Aim –
Gather each line in the items below that contains the word "stripe" and copy it out. Capitalization must match.

* Begin *

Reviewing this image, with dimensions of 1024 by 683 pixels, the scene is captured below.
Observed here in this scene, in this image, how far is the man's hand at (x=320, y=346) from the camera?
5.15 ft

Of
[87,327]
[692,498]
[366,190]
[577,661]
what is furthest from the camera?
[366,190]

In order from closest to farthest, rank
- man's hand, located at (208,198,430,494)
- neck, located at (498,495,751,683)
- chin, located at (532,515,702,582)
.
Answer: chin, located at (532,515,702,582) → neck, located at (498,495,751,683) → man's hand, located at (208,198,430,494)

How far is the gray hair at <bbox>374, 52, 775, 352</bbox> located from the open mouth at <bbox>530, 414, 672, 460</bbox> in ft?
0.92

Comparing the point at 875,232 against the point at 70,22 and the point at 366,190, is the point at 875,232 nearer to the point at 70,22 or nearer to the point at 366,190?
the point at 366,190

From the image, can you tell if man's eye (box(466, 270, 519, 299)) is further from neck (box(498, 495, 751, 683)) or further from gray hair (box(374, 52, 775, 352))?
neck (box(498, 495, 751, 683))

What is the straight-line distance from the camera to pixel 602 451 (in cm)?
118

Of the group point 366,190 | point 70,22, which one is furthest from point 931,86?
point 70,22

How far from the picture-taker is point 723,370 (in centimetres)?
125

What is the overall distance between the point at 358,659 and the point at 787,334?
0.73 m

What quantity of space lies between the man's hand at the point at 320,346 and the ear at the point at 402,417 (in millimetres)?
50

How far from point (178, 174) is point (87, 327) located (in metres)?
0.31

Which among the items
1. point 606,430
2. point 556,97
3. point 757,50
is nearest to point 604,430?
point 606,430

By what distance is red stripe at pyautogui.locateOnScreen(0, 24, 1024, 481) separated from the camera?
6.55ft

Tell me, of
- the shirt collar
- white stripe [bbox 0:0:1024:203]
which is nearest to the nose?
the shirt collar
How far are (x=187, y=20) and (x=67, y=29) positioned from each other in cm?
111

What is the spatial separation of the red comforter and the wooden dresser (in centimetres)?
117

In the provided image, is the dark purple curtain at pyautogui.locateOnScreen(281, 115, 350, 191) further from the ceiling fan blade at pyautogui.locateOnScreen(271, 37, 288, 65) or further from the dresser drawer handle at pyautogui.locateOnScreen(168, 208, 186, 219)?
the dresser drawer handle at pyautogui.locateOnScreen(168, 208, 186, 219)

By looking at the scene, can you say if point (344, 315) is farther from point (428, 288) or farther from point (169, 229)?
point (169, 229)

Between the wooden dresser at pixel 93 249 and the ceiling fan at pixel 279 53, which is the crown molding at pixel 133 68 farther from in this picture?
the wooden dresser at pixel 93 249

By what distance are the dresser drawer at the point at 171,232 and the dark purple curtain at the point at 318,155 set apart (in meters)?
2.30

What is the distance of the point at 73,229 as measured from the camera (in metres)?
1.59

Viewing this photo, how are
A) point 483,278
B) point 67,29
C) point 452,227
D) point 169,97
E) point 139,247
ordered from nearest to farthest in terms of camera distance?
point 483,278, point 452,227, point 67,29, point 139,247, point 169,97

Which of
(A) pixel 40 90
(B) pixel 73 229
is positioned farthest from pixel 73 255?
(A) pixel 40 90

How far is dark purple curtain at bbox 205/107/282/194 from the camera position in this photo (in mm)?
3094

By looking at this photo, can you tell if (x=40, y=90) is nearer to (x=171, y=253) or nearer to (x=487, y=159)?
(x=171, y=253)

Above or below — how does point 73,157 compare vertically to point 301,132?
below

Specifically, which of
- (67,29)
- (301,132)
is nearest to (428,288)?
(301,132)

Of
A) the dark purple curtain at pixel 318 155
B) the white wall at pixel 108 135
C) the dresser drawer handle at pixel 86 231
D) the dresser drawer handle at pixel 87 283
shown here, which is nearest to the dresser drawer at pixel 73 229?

* End *
* Begin *

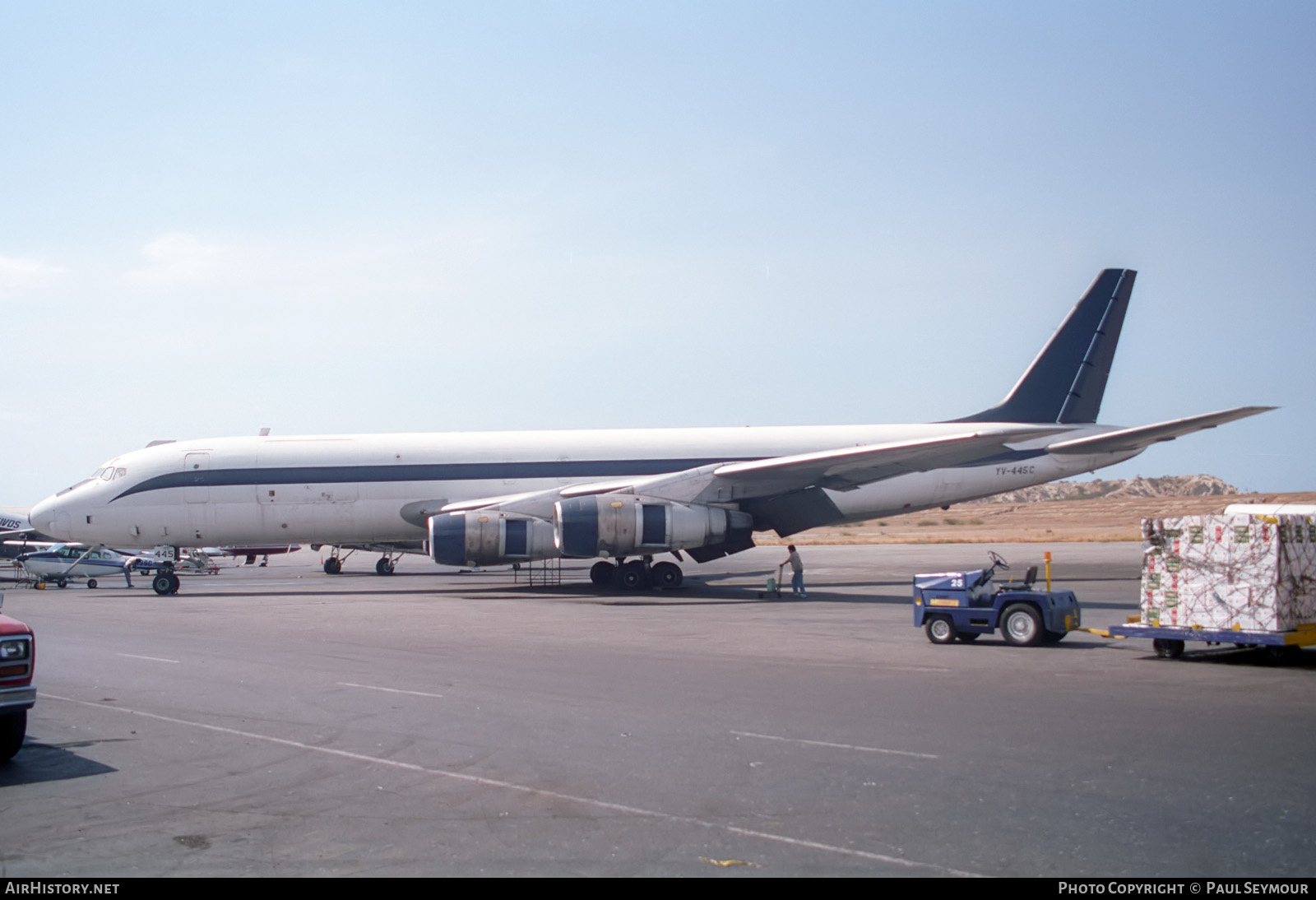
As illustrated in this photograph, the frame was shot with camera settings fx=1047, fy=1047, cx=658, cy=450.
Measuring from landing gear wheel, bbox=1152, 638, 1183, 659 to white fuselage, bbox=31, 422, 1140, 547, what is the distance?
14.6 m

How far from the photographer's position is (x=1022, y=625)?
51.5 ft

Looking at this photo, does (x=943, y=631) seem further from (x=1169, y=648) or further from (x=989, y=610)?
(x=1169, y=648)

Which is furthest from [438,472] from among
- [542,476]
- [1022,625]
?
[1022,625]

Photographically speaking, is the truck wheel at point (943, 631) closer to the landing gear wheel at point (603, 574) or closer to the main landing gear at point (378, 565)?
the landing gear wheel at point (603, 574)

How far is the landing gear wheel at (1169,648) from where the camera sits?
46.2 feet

* End *

Task answer –
By what distance is red stripe at pyautogui.locateOnScreen(0, 24, 1024, 481) separated from the camera?
- white stripe [bbox 0:0:1024:203]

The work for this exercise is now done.